No cell phoneThe great state of Texas has outlawed the use of cell phones in active school zones. Effective yesterday — this is so unbelievable to me! — drivers cannot talk on a hand-held cell phone while driving through a school zone. Thankfully, the law is only being enforced in zones where new “No cell phones” signs are in place. And currently none of the school zones in North Richland Hills are affected. But I’m sure it’s only a matter of time.

I’m not a conspiracist by nature. Myles Brand, then President of the NCAA, once told me in between press conferences at a TCU event to be a critic, not a cynic. But I wonder why cell phones are being outlawed in our cars and not the other things that have been documented and proven to cause more accidents?

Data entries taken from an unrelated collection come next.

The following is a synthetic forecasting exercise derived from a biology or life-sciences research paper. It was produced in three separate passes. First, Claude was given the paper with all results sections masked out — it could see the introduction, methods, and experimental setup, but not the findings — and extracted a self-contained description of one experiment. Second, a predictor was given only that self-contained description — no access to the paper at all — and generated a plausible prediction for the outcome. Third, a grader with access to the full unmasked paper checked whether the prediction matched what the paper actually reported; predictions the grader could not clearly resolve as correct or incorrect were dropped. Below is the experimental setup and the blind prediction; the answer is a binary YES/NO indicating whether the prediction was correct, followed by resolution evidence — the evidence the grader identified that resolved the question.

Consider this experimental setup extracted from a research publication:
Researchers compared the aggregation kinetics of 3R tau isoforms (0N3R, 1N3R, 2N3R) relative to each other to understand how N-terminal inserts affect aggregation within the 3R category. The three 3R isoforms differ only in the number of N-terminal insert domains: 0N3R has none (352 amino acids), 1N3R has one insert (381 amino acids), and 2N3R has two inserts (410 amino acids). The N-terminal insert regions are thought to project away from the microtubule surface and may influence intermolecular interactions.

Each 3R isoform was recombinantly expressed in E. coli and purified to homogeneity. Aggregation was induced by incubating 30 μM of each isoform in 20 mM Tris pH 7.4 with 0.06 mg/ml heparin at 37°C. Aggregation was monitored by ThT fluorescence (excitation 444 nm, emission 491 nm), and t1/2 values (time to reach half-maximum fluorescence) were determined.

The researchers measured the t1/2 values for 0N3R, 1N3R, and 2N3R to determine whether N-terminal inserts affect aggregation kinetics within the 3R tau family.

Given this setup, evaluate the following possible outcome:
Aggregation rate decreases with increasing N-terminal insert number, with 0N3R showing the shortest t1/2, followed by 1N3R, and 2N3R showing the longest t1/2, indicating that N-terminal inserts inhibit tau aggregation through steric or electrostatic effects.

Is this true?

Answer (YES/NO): NO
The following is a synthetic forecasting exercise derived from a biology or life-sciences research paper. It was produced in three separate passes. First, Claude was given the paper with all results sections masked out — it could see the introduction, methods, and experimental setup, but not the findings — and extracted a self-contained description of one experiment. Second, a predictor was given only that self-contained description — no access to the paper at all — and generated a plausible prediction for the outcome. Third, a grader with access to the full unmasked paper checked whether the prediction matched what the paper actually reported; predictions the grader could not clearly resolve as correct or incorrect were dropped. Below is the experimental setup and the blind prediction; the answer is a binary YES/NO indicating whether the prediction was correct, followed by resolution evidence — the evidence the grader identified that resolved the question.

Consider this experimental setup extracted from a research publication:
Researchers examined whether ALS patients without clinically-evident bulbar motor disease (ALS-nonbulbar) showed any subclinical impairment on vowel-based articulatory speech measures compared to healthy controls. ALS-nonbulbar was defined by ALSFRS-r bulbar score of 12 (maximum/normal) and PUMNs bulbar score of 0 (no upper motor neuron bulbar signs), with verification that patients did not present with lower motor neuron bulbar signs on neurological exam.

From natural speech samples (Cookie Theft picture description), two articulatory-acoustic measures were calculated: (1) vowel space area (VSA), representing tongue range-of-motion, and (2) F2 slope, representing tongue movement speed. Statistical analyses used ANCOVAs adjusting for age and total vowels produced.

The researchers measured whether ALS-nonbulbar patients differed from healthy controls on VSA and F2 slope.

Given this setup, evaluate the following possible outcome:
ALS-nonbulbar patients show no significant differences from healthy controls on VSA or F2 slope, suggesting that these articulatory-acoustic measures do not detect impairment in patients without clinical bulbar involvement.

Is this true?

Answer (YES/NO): YES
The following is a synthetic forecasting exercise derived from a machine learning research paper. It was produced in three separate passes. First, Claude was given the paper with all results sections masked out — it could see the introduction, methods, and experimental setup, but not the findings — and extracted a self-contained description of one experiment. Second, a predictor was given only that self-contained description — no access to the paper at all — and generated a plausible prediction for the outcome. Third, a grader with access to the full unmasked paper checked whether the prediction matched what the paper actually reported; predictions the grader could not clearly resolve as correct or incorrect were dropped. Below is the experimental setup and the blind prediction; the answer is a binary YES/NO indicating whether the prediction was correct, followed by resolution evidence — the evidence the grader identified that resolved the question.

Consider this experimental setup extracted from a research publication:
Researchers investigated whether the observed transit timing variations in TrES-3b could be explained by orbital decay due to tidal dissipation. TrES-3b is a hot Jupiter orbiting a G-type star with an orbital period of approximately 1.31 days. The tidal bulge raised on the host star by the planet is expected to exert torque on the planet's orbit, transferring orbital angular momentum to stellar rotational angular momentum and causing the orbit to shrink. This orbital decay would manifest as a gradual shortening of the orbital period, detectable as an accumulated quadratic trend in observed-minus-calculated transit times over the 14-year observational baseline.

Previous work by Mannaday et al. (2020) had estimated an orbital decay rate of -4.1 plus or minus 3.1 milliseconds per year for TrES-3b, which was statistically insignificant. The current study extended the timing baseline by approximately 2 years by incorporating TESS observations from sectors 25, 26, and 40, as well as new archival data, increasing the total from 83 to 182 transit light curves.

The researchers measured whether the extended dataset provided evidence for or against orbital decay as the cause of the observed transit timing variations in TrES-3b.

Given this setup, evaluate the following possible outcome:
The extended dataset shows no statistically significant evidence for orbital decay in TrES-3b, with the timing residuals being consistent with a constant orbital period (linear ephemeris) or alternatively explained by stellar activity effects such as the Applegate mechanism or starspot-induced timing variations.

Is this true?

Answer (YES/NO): NO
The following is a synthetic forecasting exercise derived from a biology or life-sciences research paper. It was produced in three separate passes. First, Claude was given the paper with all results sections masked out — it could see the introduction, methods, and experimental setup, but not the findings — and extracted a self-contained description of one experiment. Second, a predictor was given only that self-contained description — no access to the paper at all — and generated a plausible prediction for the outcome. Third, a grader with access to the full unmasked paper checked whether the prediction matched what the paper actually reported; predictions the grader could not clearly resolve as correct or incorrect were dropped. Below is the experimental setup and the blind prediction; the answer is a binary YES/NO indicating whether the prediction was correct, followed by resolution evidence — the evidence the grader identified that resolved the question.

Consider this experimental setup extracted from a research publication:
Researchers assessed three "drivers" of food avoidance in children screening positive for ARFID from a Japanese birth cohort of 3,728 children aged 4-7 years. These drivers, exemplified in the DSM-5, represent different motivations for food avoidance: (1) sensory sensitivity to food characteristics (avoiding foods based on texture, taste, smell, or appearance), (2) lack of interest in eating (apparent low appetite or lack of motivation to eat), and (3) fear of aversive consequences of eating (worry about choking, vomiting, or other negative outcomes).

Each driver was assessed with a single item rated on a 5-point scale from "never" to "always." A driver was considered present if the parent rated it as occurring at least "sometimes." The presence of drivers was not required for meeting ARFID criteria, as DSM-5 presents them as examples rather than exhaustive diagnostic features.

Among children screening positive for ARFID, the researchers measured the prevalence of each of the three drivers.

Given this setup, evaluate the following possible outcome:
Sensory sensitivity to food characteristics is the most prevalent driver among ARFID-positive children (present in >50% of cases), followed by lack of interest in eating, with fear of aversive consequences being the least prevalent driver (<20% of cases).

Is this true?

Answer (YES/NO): YES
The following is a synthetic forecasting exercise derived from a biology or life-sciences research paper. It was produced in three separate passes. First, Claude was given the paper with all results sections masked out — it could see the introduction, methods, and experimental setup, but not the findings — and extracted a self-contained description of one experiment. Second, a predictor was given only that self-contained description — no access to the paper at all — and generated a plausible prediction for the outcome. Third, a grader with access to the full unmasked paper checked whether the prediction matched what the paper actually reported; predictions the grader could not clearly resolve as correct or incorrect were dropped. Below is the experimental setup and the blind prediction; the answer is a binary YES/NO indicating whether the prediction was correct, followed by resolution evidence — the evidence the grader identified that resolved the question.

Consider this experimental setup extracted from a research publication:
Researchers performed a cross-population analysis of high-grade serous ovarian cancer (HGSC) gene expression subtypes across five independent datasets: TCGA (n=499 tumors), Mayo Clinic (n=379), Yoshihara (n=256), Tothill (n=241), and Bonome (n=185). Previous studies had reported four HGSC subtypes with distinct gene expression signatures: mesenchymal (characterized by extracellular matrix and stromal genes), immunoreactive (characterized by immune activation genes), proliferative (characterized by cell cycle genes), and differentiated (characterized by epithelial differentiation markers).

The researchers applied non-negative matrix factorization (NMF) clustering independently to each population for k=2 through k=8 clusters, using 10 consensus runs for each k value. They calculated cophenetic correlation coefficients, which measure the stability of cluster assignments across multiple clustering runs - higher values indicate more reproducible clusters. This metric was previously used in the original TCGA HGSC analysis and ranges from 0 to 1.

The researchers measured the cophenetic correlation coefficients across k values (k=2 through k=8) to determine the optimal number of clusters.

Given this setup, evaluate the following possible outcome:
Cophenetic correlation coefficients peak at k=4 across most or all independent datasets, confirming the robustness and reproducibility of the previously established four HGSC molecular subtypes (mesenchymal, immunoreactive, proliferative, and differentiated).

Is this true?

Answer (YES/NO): NO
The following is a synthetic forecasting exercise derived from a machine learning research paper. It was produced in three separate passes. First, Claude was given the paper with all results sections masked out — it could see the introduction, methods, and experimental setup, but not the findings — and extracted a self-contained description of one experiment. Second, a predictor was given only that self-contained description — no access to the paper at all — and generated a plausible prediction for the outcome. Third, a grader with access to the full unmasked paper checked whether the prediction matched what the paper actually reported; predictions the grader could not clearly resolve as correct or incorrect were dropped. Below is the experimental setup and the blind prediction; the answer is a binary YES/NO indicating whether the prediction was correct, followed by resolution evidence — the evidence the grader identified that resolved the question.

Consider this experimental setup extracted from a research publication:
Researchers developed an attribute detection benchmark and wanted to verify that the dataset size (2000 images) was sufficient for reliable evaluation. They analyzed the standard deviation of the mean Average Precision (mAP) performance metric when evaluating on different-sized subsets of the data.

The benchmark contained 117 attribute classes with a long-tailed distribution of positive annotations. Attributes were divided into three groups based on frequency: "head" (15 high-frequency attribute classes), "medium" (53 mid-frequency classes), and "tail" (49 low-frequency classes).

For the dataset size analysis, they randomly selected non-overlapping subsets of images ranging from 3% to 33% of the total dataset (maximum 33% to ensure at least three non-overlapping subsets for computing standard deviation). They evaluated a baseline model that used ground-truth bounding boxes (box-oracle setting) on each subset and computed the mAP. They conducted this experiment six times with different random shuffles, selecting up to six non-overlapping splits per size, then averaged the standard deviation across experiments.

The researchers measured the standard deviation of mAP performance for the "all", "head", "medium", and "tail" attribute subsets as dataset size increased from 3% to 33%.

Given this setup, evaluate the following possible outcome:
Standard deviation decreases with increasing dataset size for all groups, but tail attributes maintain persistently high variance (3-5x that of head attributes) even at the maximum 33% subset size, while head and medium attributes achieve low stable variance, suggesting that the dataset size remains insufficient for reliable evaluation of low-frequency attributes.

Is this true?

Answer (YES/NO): NO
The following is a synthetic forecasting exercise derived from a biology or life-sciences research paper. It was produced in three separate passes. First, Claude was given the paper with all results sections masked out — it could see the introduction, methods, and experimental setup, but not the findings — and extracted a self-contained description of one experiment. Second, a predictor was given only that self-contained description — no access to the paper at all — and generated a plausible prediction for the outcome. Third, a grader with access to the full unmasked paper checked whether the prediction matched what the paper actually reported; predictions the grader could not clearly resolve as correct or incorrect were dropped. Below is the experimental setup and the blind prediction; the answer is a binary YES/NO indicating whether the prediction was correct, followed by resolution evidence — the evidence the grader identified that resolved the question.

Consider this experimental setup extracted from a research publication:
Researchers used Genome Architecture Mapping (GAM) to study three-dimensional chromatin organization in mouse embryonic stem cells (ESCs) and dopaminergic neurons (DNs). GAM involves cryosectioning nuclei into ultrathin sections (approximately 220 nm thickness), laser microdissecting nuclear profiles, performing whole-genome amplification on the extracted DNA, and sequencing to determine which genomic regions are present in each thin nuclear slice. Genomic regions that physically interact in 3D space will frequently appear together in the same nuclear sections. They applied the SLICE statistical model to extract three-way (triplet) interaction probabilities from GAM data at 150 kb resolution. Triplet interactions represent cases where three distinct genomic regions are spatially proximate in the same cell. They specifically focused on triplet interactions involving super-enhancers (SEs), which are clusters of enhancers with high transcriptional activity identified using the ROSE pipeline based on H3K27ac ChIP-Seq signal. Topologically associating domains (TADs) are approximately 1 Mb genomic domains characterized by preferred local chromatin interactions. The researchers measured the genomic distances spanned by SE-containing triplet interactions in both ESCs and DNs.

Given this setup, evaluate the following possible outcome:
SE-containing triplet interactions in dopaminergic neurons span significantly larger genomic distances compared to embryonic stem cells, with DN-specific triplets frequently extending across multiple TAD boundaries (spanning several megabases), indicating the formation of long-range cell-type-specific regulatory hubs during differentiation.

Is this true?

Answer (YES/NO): YES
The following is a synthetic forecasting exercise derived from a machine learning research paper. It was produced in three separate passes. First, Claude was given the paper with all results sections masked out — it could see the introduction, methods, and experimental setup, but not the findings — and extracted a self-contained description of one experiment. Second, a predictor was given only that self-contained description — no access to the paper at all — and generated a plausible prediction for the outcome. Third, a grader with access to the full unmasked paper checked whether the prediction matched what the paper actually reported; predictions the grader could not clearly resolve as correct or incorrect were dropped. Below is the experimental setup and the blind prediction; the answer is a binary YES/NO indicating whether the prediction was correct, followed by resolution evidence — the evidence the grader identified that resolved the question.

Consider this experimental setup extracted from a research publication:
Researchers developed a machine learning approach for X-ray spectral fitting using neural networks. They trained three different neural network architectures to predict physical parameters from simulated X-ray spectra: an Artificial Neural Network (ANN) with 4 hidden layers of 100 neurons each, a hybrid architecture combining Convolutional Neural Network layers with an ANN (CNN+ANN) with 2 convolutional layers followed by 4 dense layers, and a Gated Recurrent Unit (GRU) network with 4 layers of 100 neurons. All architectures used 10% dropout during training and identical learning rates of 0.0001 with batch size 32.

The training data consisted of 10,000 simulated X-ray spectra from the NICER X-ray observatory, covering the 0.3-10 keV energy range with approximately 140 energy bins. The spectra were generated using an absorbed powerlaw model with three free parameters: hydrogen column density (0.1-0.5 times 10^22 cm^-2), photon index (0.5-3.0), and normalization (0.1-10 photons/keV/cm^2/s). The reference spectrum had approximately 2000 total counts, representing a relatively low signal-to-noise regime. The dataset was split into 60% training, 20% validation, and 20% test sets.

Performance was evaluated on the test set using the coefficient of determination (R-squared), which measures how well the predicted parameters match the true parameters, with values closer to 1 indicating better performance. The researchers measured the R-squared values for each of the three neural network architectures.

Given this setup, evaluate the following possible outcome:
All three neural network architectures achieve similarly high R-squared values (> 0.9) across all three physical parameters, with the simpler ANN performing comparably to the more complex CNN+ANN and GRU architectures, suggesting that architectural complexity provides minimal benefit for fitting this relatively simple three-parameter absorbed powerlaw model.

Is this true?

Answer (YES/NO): NO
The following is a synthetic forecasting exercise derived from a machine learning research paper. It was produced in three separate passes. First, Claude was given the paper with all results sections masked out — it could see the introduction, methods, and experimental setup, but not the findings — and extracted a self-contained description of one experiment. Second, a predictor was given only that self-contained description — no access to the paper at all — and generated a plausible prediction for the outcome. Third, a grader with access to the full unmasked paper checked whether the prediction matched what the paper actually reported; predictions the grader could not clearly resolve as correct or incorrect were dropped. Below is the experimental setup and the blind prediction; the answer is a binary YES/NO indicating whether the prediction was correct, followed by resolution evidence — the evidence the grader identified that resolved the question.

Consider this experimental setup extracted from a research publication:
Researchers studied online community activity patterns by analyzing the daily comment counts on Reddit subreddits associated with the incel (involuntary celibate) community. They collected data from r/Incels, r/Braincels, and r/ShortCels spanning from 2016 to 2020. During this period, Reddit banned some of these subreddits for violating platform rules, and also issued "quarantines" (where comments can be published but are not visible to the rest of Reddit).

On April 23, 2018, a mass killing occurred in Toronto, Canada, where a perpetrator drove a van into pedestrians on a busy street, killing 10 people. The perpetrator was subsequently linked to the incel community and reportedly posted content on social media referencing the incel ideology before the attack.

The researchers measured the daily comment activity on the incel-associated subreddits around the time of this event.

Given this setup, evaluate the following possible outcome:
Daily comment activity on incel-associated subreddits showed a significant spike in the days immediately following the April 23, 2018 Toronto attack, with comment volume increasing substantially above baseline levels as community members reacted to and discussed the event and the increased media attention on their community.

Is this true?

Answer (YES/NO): NO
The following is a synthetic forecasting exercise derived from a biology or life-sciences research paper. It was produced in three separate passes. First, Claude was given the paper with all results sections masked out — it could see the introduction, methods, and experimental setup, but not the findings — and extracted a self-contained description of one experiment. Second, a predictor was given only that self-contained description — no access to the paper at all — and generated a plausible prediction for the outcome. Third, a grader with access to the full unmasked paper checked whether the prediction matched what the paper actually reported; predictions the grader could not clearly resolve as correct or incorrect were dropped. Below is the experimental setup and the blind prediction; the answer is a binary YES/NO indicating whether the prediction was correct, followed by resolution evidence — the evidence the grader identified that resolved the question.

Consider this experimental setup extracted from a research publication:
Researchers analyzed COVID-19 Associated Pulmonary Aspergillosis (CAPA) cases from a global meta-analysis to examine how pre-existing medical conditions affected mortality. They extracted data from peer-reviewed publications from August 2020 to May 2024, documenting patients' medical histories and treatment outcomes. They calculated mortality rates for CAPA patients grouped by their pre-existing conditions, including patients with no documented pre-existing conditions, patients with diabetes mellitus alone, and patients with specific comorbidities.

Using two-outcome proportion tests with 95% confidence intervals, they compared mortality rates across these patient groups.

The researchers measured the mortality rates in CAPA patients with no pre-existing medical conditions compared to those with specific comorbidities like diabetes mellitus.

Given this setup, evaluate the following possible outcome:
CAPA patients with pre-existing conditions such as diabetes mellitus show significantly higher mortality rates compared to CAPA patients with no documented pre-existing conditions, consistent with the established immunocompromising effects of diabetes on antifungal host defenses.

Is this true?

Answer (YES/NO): NO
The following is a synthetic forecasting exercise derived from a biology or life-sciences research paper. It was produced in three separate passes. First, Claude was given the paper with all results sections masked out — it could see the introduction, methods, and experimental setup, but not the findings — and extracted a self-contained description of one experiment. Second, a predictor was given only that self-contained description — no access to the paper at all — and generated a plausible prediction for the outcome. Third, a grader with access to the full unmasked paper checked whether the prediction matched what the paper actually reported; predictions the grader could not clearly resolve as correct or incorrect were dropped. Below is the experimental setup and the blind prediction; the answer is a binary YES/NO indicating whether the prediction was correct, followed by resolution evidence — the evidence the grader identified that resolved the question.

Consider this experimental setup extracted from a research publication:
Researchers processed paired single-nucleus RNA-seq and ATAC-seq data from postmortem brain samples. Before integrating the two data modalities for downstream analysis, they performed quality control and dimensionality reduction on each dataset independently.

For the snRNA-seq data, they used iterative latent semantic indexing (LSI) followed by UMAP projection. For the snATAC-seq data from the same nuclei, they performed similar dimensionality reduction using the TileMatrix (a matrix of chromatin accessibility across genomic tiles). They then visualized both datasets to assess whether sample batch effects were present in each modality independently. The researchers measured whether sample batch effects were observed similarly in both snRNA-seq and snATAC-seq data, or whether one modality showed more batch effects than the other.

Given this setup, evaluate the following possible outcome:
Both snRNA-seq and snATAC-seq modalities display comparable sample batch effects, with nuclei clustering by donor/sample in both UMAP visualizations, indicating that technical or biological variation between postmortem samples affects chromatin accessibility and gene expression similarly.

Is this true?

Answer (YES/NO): NO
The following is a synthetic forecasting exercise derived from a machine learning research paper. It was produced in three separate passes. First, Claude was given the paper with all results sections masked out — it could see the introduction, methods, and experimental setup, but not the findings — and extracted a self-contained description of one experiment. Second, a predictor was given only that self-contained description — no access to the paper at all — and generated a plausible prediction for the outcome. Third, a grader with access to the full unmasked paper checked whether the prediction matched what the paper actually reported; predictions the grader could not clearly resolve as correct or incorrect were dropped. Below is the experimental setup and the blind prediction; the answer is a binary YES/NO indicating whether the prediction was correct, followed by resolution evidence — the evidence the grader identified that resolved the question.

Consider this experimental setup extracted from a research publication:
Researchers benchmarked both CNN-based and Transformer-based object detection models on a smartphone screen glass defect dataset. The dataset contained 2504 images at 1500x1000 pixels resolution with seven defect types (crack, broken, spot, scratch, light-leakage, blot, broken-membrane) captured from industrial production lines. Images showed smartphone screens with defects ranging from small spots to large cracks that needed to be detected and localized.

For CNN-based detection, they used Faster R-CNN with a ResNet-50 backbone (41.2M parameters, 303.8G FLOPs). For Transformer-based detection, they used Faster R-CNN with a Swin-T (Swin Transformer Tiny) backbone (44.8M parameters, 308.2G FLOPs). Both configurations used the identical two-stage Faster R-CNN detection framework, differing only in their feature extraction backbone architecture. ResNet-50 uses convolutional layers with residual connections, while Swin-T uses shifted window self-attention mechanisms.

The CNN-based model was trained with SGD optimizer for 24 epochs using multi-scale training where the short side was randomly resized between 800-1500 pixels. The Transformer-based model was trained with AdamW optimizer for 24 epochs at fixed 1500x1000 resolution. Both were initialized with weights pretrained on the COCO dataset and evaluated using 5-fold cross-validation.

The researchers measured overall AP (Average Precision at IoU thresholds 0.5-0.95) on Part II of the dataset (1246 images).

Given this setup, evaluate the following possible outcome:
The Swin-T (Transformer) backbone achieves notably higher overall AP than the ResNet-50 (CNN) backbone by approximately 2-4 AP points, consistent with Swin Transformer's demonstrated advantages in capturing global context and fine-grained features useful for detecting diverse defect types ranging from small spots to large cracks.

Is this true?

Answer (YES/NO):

According to a National Highway Traffic and Safety Administration study that was released this past July, driver inattention is the leading cause of all traffic accidents. But you may be surprised at where cell phones fall on the list of those driver inattention issues. Would you believe it’s sixth?

Thankfully, this is still OK. For now.Drivers talking on cell phones is causing fewer accidents than drivers 1) drinking and/or spilling drinks; 2) changing radio stations or CDs or adjusting the climate controls; 3) reading; 4) eating; or 5) shaving or applying makeup. Cell phones are number six on the list of things that cause accidents. Yet our cell phones are being outlawed.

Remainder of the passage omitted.